New Initiative for Superfund Land Reuse Announced

April 24, 2003
On Earth Day, April 22, EPA announced a comprehensive new initiative calling for early consideration of land reuse in all cleanup decisions within the Superfund, Resource Conservation and Recovery Act (RCRA), Underground Storage Tanks and Brownfields programs.

The initiative, called the Land Revitalization Agenda, outlines over 60 specific ways to help integrate land reuse into EPA's cleanup programs. Under the agenda, EPA will leverage grant resources across multiple federal cleanup programs to facilitate cleanup and reuse. In addition, EPA will test the use of written technical determinations stating that cleaned-up properties are ready for reuse.
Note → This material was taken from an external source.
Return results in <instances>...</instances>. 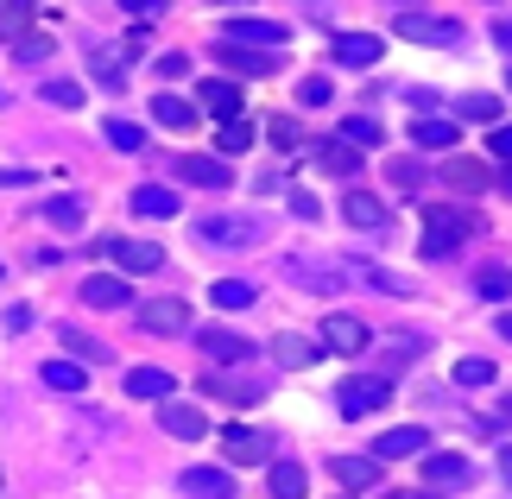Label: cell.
Here are the masks:
<instances>
[{"label": "cell", "mask_w": 512, "mask_h": 499, "mask_svg": "<svg viewBox=\"0 0 512 499\" xmlns=\"http://www.w3.org/2000/svg\"><path fill=\"white\" fill-rule=\"evenodd\" d=\"M481 234V215L462 209V203H430L424 209V259H449L462 241Z\"/></svg>", "instance_id": "obj_1"}, {"label": "cell", "mask_w": 512, "mask_h": 499, "mask_svg": "<svg viewBox=\"0 0 512 499\" xmlns=\"http://www.w3.org/2000/svg\"><path fill=\"white\" fill-rule=\"evenodd\" d=\"M266 234H272L266 215H203L196 222V241L203 247H260Z\"/></svg>", "instance_id": "obj_2"}, {"label": "cell", "mask_w": 512, "mask_h": 499, "mask_svg": "<svg viewBox=\"0 0 512 499\" xmlns=\"http://www.w3.org/2000/svg\"><path fill=\"white\" fill-rule=\"evenodd\" d=\"M386 398H392V386H386L380 373H354V379H342V386H336V411L342 417H367V411H380Z\"/></svg>", "instance_id": "obj_3"}, {"label": "cell", "mask_w": 512, "mask_h": 499, "mask_svg": "<svg viewBox=\"0 0 512 499\" xmlns=\"http://www.w3.org/2000/svg\"><path fill=\"white\" fill-rule=\"evenodd\" d=\"M222 45H266V51H279V45H291V26H285V19H228Z\"/></svg>", "instance_id": "obj_4"}, {"label": "cell", "mask_w": 512, "mask_h": 499, "mask_svg": "<svg viewBox=\"0 0 512 499\" xmlns=\"http://www.w3.org/2000/svg\"><path fill=\"white\" fill-rule=\"evenodd\" d=\"M392 32L411 38V45H462V26L456 19H437V13H399Z\"/></svg>", "instance_id": "obj_5"}, {"label": "cell", "mask_w": 512, "mask_h": 499, "mask_svg": "<svg viewBox=\"0 0 512 499\" xmlns=\"http://www.w3.org/2000/svg\"><path fill=\"white\" fill-rule=\"evenodd\" d=\"M146 335H184L190 329V304H177V297H152V304H133Z\"/></svg>", "instance_id": "obj_6"}, {"label": "cell", "mask_w": 512, "mask_h": 499, "mask_svg": "<svg viewBox=\"0 0 512 499\" xmlns=\"http://www.w3.org/2000/svg\"><path fill=\"white\" fill-rule=\"evenodd\" d=\"M222 455H228V462H241V468H253V462H266V455H272V436L253 430V424H228L222 430Z\"/></svg>", "instance_id": "obj_7"}, {"label": "cell", "mask_w": 512, "mask_h": 499, "mask_svg": "<svg viewBox=\"0 0 512 499\" xmlns=\"http://www.w3.org/2000/svg\"><path fill=\"white\" fill-rule=\"evenodd\" d=\"M177 177L196 190H228L234 184V171H228V158H209V152H184L177 158Z\"/></svg>", "instance_id": "obj_8"}, {"label": "cell", "mask_w": 512, "mask_h": 499, "mask_svg": "<svg viewBox=\"0 0 512 499\" xmlns=\"http://www.w3.org/2000/svg\"><path fill=\"white\" fill-rule=\"evenodd\" d=\"M380 38H373V32H336V45H329V57H336V64L342 70H373V64H380Z\"/></svg>", "instance_id": "obj_9"}, {"label": "cell", "mask_w": 512, "mask_h": 499, "mask_svg": "<svg viewBox=\"0 0 512 499\" xmlns=\"http://www.w3.org/2000/svg\"><path fill=\"white\" fill-rule=\"evenodd\" d=\"M196 348H203L215 367H241L247 354H253V342H247V335H234V329H196Z\"/></svg>", "instance_id": "obj_10"}, {"label": "cell", "mask_w": 512, "mask_h": 499, "mask_svg": "<svg viewBox=\"0 0 512 499\" xmlns=\"http://www.w3.org/2000/svg\"><path fill=\"white\" fill-rule=\"evenodd\" d=\"M196 102H203L215 121H241V83H228V76H209V83H196Z\"/></svg>", "instance_id": "obj_11"}, {"label": "cell", "mask_w": 512, "mask_h": 499, "mask_svg": "<svg viewBox=\"0 0 512 499\" xmlns=\"http://www.w3.org/2000/svg\"><path fill=\"white\" fill-rule=\"evenodd\" d=\"M83 304H95V310H127V304H140V297L127 291L121 272H95V278H83Z\"/></svg>", "instance_id": "obj_12"}, {"label": "cell", "mask_w": 512, "mask_h": 499, "mask_svg": "<svg viewBox=\"0 0 512 499\" xmlns=\"http://www.w3.org/2000/svg\"><path fill=\"white\" fill-rule=\"evenodd\" d=\"M108 259H114V272H159L165 266V247H152V241H108Z\"/></svg>", "instance_id": "obj_13"}, {"label": "cell", "mask_w": 512, "mask_h": 499, "mask_svg": "<svg viewBox=\"0 0 512 499\" xmlns=\"http://www.w3.org/2000/svg\"><path fill=\"white\" fill-rule=\"evenodd\" d=\"M234 76H272V70H285V51H247V45H222L215 51Z\"/></svg>", "instance_id": "obj_14"}, {"label": "cell", "mask_w": 512, "mask_h": 499, "mask_svg": "<svg viewBox=\"0 0 512 499\" xmlns=\"http://www.w3.org/2000/svg\"><path fill=\"white\" fill-rule=\"evenodd\" d=\"M323 348H336V354H361L367 348V323L361 316H323Z\"/></svg>", "instance_id": "obj_15"}, {"label": "cell", "mask_w": 512, "mask_h": 499, "mask_svg": "<svg viewBox=\"0 0 512 499\" xmlns=\"http://www.w3.org/2000/svg\"><path fill=\"white\" fill-rule=\"evenodd\" d=\"M430 449V430L424 424H399V430H386L380 443H373V455L380 462H399V455H424Z\"/></svg>", "instance_id": "obj_16"}, {"label": "cell", "mask_w": 512, "mask_h": 499, "mask_svg": "<svg viewBox=\"0 0 512 499\" xmlns=\"http://www.w3.org/2000/svg\"><path fill=\"white\" fill-rule=\"evenodd\" d=\"M159 424H165V436H177V443H196V436H209V417L196 411V405H159Z\"/></svg>", "instance_id": "obj_17"}, {"label": "cell", "mask_w": 512, "mask_h": 499, "mask_svg": "<svg viewBox=\"0 0 512 499\" xmlns=\"http://www.w3.org/2000/svg\"><path fill=\"white\" fill-rule=\"evenodd\" d=\"M184 487L190 499H234V474L228 468H184Z\"/></svg>", "instance_id": "obj_18"}, {"label": "cell", "mask_w": 512, "mask_h": 499, "mask_svg": "<svg viewBox=\"0 0 512 499\" xmlns=\"http://www.w3.org/2000/svg\"><path fill=\"white\" fill-rule=\"evenodd\" d=\"M424 481L430 487H468L475 481V462L468 455H424Z\"/></svg>", "instance_id": "obj_19"}, {"label": "cell", "mask_w": 512, "mask_h": 499, "mask_svg": "<svg viewBox=\"0 0 512 499\" xmlns=\"http://www.w3.org/2000/svg\"><path fill=\"white\" fill-rule=\"evenodd\" d=\"M380 455H329V474H336V481L342 487H373V481H380Z\"/></svg>", "instance_id": "obj_20"}, {"label": "cell", "mask_w": 512, "mask_h": 499, "mask_svg": "<svg viewBox=\"0 0 512 499\" xmlns=\"http://www.w3.org/2000/svg\"><path fill=\"white\" fill-rule=\"evenodd\" d=\"M342 222H348V228H386V222H392V209H386V203H373L367 190H348V196H342Z\"/></svg>", "instance_id": "obj_21"}, {"label": "cell", "mask_w": 512, "mask_h": 499, "mask_svg": "<svg viewBox=\"0 0 512 499\" xmlns=\"http://www.w3.org/2000/svg\"><path fill=\"white\" fill-rule=\"evenodd\" d=\"M443 184H449V190H462V196H475V190L494 184V171H487L481 158H449V165H443Z\"/></svg>", "instance_id": "obj_22"}, {"label": "cell", "mask_w": 512, "mask_h": 499, "mask_svg": "<svg viewBox=\"0 0 512 499\" xmlns=\"http://www.w3.org/2000/svg\"><path fill=\"white\" fill-rule=\"evenodd\" d=\"M411 139L430 146V152H456V121H443V114H418V121H411Z\"/></svg>", "instance_id": "obj_23"}, {"label": "cell", "mask_w": 512, "mask_h": 499, "mask_svg": "<svg viewBox=\"0 0 512 499\" xmlns=\"http://www.w3.org/2000/svg\"><path fill=\"white\" fill-rule=\"evenodd\" d=\"M177 392V379L165 367H133L127 373V398H171Z\"/></svg>", "instance_id": "obj_24"}, {"label": "cell", "mask_w": 512, "mask_h": 499, "mask_svg": "<svg viewBox=\"0 0 512 499\" xmlns=\"http://www.w3.org/2000/svg\"><path fill=\"white\" fill-rule=\"evenodd\" d=\"M133 215H146V222H165V215H177V196L165 184H140L133 190Z\"/></svg>", "instance_id": "obj_25"}, {"label": "cell", "mask_w": 512, "mask_h": 499, "mask_svg": "<svg viewBox=\"0 0 512 499\" xmlns=\"http://www.w3.org/2000/svg\"><path fill=\"white\" fill-rule=\"evenodd\" d=\"M272 361H279V367H310V361H317V342H310V335H272Z\"/></svg>", "instance_id": "obj_26"}, {"label": "cell", "mask_w": 512, "mask_h": 499, "mask_svg": "<svg viewBox=\"0 0 512 499\" xmlns=\"http://www.w3.org/2000/svg\"><path fill=\"white\" fill-rule=\"evenodd\" d=\"M253 297H260V291H253L247 278H215V285H209V304L215 310H247Z\"/></svg>", "instance_id": "obj_27"}, {"label": "cell", "mask_w": 512, "mask_h": 499, "mask_svg": "<svg viewBox=\"0 0 512 499\" xmlns=\"http://www.w3.org/2000/svg\"><path fill=\"white\" fill-rule=\"evenodd\" d=\"M310 493V474L298 462H272V499H304Z\"/></svg>", "instance_id": "obj_28"}, {"label": "cell", "mask_w": 512, "mask_h": 499, "mask_svg": "<svg viewBox=\"0 0 512 499\" xmlns=\"http://www.w3.org/2000/svg\"><path fill=\"white\" fill-rule=\"evenodd\" d=\"M152 121H159V127H171V133H184V127L196 121V108H190V102H177V95L165 89L159 102H152Z\"/></svg>", "instance_id": "obj_29"}, {"label": "cell", "mask_w": 512, "mask_h": 499, "mask_svg": "<svg viewBox=\"0 0 512 499\" xmlns=\"http://www.w3.org/2000/svg\"><path fill=\"white\" fill-rule=\"evenodd\" d=\"M317 158H323V171H336V177H354V171H361V152H354L348 139H329V146H317Z\"/></svg>", "instance_id": "obj_30"}, {"label": "cell", "mask_w": 512, "mask_h": 499, "mask_svg": "<svg viewBox=\"0 0 512 499\" xmlns=\"http://www.w3.org/2000/svg\"><path fill=\"white\" fill-rule=\"evenodd\" d=\"M336 139H348V146H380L386 127L373 121V114H354V121H342V133H336Z\"/></svg>", "instance_id": "obj_31"}, {"label": "cell", "mask_w": 512, "mask_h": 499, "mask_svg": "<svg viewBox=\"0 0 512 499\" xmlns=\"http://www.w3.org/2000/svg\"><path fill=\"white\" fill-rule=\"evenodd\" d=\"M102 133H108V146H121V152H146V127H133V121H121V114H114V121H108Z\"/></svg>", "instance_id": "obj_32"}, {"label": "cell", "mask_w": 512, "mask_h": 499, "mask_svg": "<svg viewBox=\"0 0 512 499\" xmlns=\"http://www.w3.org/2000/svg\"><path fill=\"white\" fill-rule=\"evenodd\" d=\"M45 386L51 392H83V367L76 361H45Z\"/></svg>", "instance_id": "obj_33"}, {"label": "cell", "mask_w": 512, "mask_h": 499, "mask_svg": "<svg viewBox=\"0 0 512 499\" xmlns=\"http://www.w3.org/2000/svg\"><path fill=\"white\" fill-rule=\"evenodd\" d=\"M45 222L51 228H83V203H76V196H51V203H45Z\"/></svg>", "instance_id": "obj_34"}, {"label": "cell", "mask_w": 512, "mask_h": 499, "mask_svg": "<svg viewBox=\"0 0 512 499\" xmlns=\"http://www.w3.org/2000/svg\"><path fill=\"white\" fill-rule=\"evenodd\" d=\"M475 291L487 297V304H500V297H512V272H506V266H487V272L475 278Z\"/></svg>", "instance_id": "obj_35"}, {"label": "cell", "mask_w": 512, "mask_h": 499, "mask_svg": "<svg viewBox=\"0 0 512 499\" xmlns=\"http://www.w3.org/2000/svg\"><path fill=\"white\" fill-rule=\"evenodd\" d=\"M456 386H494V361H481V354L456 361Z\"/></svg>", "instance_id": "obj_36"}, {"label": "cell", "mask_w": 512, "mask_h": 499, "mask_svg": "<svg viewBox=\"0 0 512 499\" xmlns=\"http://www.w3.org/2000/svg\"><path fill=\"white\" fill-rule=\"evenodd\" d=\"M64 348H70V354H83V361H114V354L95 342V335H83V329H64Z\"/></svg>", "instance_id": "obj_37"}, {"label": "cell", "mask_w": 512, "mask_h": 499, "mask_svg": "<svg viewBox=\"0 0 512 499\" xmlns=\"http://www.w3.org/2000/svg\"><path fill=\"white\" fill-rule=\"evenodd\" d=\"M462 121H487V127H500V102H494V95H468V102H462Z\"/></svg>", "instance_id": "obj_38"}, {"label": "cell", "mask_w": 512, "mask_h": 499, "mask_svg": "<svg viewBox=\"0 0 512 499\" xmlns=\"http://www.w3.org/2000/svg\"><path fill=\"white\" fill-rule=\"evenodd\" d=\"M298 102H304V108H323V102H336L329 76H304V83H298Z\"/></svg>", "instance_id": "obj_39"}, {"label": "cell", "mask_w": 512, "mask_h": 499, "mask_svg": "<svg viewBox=\"0 0 512 499\" xmlns=\"http://www.w3.org/2000/svg\"><path fill=\"white\" fill-rule=\"evenodd\" d=\"M45 102L76 114V108H83V83H45Z\"/></svg>", "instance_id": "obj_40"}, {"label": "cell", "mask_w": 512, "mask_h": 499, "mask_svg": "<svg viewBox=\"0 0 512 499\" xmlns=\"http://www.w3.org/2000/svg\"><path fill=\"white\" fill-rule=\"evenodd\" d=\"M247 146H253V127L247 121H228L222 139H215V152H247Z\"/></svg>", "instance_id": "obj_41"}, {"label": "cell", "mask_w": 512, "mask_h": 499, "mask_svg": "<svg viewBox=\"0 0 512 499\" xmlns=\"http://www.w3.org/2000/svg\"><path fill=\"white\" fill-rule=\"evenodd\" d=\"M89 64H95L102 83H121V76H127V57H114V51H89Z\"/></svg>", "instance_id": "obj_42"}, {"label": "cell", "mask_w": 512, "mask_h": 499, "mask_svg": "<svg viewBox=\"0 0 512 499\" xmlns=\"http://www.w3.org/2000/svg\"><path fill=\"white\" fill-rule=\"evenodd\" d=\"M367 285H380V291H392V297H411V278H399V272H373V266H367Z\"/></svg>", "instance_id": "obj_43"}, {"label": "cell", "mask_w": 512, "mask_h": 499, "mask_svg": "<svg viewBox=\"0 0 512 499\" xmlns=\"http://www.w3.org/2000/svg\"><path fill=\"white\" fill-rule=\"evenodd\" d=\"M266 133H272V146H285V152H291V146H304V133H298V121H272Z\"/></svg>", "instance_id": "obj_44"}, {"label": "cell", "mask_w": 512, "mask_h": 499, "mask_svg": "<svg viewBox=\"0 0 512 499\" xmlns=\"http://www.w3.org/2000/svg\"><path fill=\"white\" fill-rule=\"evenodd\" d=\"M418 158H392V184H399V190H411V184H418Z\"/></svg>", "instance_id": "obj_45"}, {"label": "cell", "mask_w": 512, "mask_h": 499, "mask_svg": "<svg viewBox=\"0 0 512 499\" xmlns=\"http://www.w3.org/2000/svg\"><path fill=\"white\" fill-rule=\"evenodd\" d=\"M291 215H298V222H317V196H310V190H291Z\"/></svg>", "instance_id": "obj_46"}, {"label": "cell", "mask_w": 512, "mask_h": 499, "mask_svg": "<svg viewBox=\"0 0 512 499\" xmlns=\"http://www.w3.org/2000/svg\"><path fill=\"white\" fill-rule=\"evenodd\" d=\"M13 57H19V64H45L51 45H45V38H26V45H13Z\"/></svg>", "instance_id": "obj_47"}, {"label": "cell", "mask_w": 512, "mask_h": 499, "mask_svg": "<svg viewBox=\"0 0 512 499\" xmlns=\"http://www.w3.org/2000/svg\"><path fill=\"white\" fill-rule=\"evenodd\" d=\"M184 70H190V57H184V51H165V57H159V76H165V83H177Z\"/></svg>", "instance_id": "obj_48"}, {"label": "cell", "mask_w": 512, "mask_h": 499, "mask_svg": "<svg viewBox=\"0 0 512 499\" xmlns=\"http://www.w3.org/2000/svg\"><path fill=\"white\" fill-rule=\"evenodd\" d=\"M487 152H494V158H506V165H512V127H494V133H487Z\"/></svg>", "instance_id": "obj_49"}, {"label": "cell", "mask_w": 512, "mask_h": 499, "mask_svg": "<svg viewBox=\"0 0 512 499\" xmlns=\"http://www.w3.org/2000/svg\"><path fill=\"white\" fill-rule=\"evenodd\" d=\"M121 7H127L133 19H152V13H159V7H165V0H121Z\"/></svg>", "instance_id": "obj_50"}, {"label": "cell", "mask_w": 512, "mask_h": 499, "mask_svg": "<svg viewBox=\"0 0 512 499\" xmlns=\"http://www.w3.org/2000/svg\"><path fill=\"white\" fill-rule=\"evenodd\" d=\"M494 45H500V51H512V19H494Z\"/></svg>", "instance_id": "obj_51"}, {"label": "cell", "mask_w": 512, "mask_h": 499, "mask_svg": "<svg viewBox=\"0 0 512 499\" xmlns=\"http://www.w3.org/2000/svg\"><path fill=\"white\" fill-rule=\"evenodd\" d=\"M0 13H32V0H0Z\"/></svg>", "instance_id": "obj_52"}, {"label": "cell", "mask_w": 512, "mask_h": 499, "mask_svg": "<svg viewBox=\"0 0 512 499\" xmlns=\"http://www.w3.org/2000/svg\"><path fill=\"white\" fill-rule=\"evenodd\" d=\"M500 474H506V487H512V443L500 449Z\"/></svg>", "instance_id": "obj_53"}, {"label": "cell", "mask_w": 512, "mask_h": 499, "mask_svg": "<svg viewBox=\"0 0 512 499\" xmlns=\"http://www.w3.org/2000/svg\"><path fill=\"white\" fill-rule=\"evenodd\" d=\"M494 424H512V392H506V405H500V417H494Z\"/></svg>", "instance_id": "obj_54"}, {"label": "cell", "mask_w": 512, "mask_h": 499, "mask_svg": "<svg viewBox=\"0 0 512 499\" xmlns=\"http://www.w3.org/2000/svg\"><path fill=\"white\" fill-rule=\"evenodd\" d=\"M500 190H506V196H512V165H506V171H500Z\"/></svg>", "instance_id": "obj_55"}, {"label": "cell", "mask_w": 512, "mask_h": 499, "mask_svg": "<svg viewBox=\"0 0 512 499\" xmlns=\"http://www.w3.org/2000/svg\"><path fill=\"white\" fill-rule=\"evenodd\" d=\"M500 335H506V342H512V316H500Z\"/></svg>", "instance_id": "obj_56"}, {"label": "cell", "mask_w": 512, "mask_h": 499, "mask_svg": "<svg viewBox=\"0 0 512 499\" xmlns=\"http://www.w3.org/2000/svg\"><path fill=\"white\" fill-rule=\"evenodd\" d=\"M392 499H430V493H392Z\"/></svg>", "instance_id": "obj_57"}, {"label": "cell", "mask_w": 512, "mask_h": 499, "mask_svg": "<svg viewBox=\"0 0 512 499\" xmlns=\"http://www.w3.org/2000/svg\"><path fill=\"white\" fill-rule=\"evenodd\" d=\"M215 7H241V0H215Z\"/></svg>", "instance_id": "obj_58"}, {"label": "cell", "mask_w": 512, "mask_h": 499, "mask_svg": "<svg viewBox=\"0 0 512 499\" xmlns=\"http://www.w3.org/2000/svg\"><path fill=\"white\" fill-rule=\"evenodd\" d=\"M506 95H512V70H506Z\"/></svg>", "instance_id": "obj_59"}]
</instances>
"This is the Earth Day message for the new millennium: cleanup alone is not enough," said Marianne Lamont Horinko, EPA assistant administrator for Solid Waste and Emergency Response. "Cleanup is the first step, and the most important, but we must make these sites available to the community, to provide jobs, needed tax revenues and recreational benefits that were not there before."
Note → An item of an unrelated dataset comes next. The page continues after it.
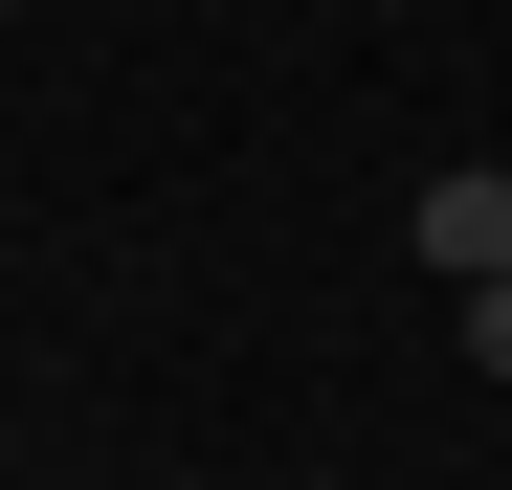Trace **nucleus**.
Segmentation results:
<instances>
[{"mask_svg": "<svg viewBox=\"0 0 512 490\" xmlns=\"http://www.w3.org/2000/svg\"><path fill=\"white\" fill-rule=\"evenodd\" d=\"M401 245H423L446 290H490V268H512V156H468V179H423V201H401Z\"/></svg>", "mask_w": 512, "mask_h": 490, "instance_id": "1", "label": "nucleus"}]
</instances>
Under the new initiative, revitalization and reuse will be a formal part of the planning at every site EPA cleans up under every program the agency manages.

"It's not discretionary, and it's not a pilot program," said Horinko, when she unveiled the Land Revitalization Agenda to a group of business leaders at the Union League Club in Chicago. Two main goals of the agenda are to clean up contaminated land resources so that communities are able to safely return them to productive use and to ensure that cleanups protect public health, welfare, and the environment and that cleanups are consistent with future land use.

Throughout the country, there are many examples that demonstrate the benefits of redevelopment. In Chicago, an Underground Storage Tank Pilot grant helped a redeveloper turn a former abandoned gas station and auto repair shop into low-income housing. In Philadelphia, the Publicker Superfund site was cleaned up and removed from Superfund's National Priorities List, the tax revenue from the site went up by 40 percent and the market value for the area around the site increased by more than $47 million.

In Clearwater, Fla., as a result of a Brownfields Pilot grant, a 14-acre site of a former auto service center that was contaminated with underground oil, diesel and gasoline storage tanks is now home to Information Management Resources Global Center Headquarters. That project has resulted in more than $51 million in capital investment and is the largest business deal in the city's history. Redevelopment plans call for six new buildings with a total of 310,000 square feet of office space.

To date, two buildings have opened, employing more than 500 employees. In the Inner Harbor area of Baltimore, Md., a 27-acre peninsula was successfully cleaned up under RCRA's Corrective Action Program. Plans for Harbor Point redevelopment call for 1.8 million square feet of mixed-used space, representing up to $400 million in new investment and creating as many as 5,000 jobs.

In January 2002, President George W. Bush signed into law the Small Business Liability Relief and Brownfields Revitalization Act, which authorizes up to $250 million per year for Brownfields grants, including up to $50 million for the assessment and cleanup of low-risk petroleum contaminated sites. Since its inception in 1995, the Brownfields Program has awarded over 500 grants to assess Brownfields sites and to make loans to conduct cleanups.

EPA announced the first Underground Storage Tank pilot grants in November 2000 and has since awarded 50 grants. As a result of the RCRA Corrective Action Program, EPA and the states now have brought hundreds of RCRA facilities under control. Nearly 40 percent of these sites have either completed or made significant progress in their cleanups.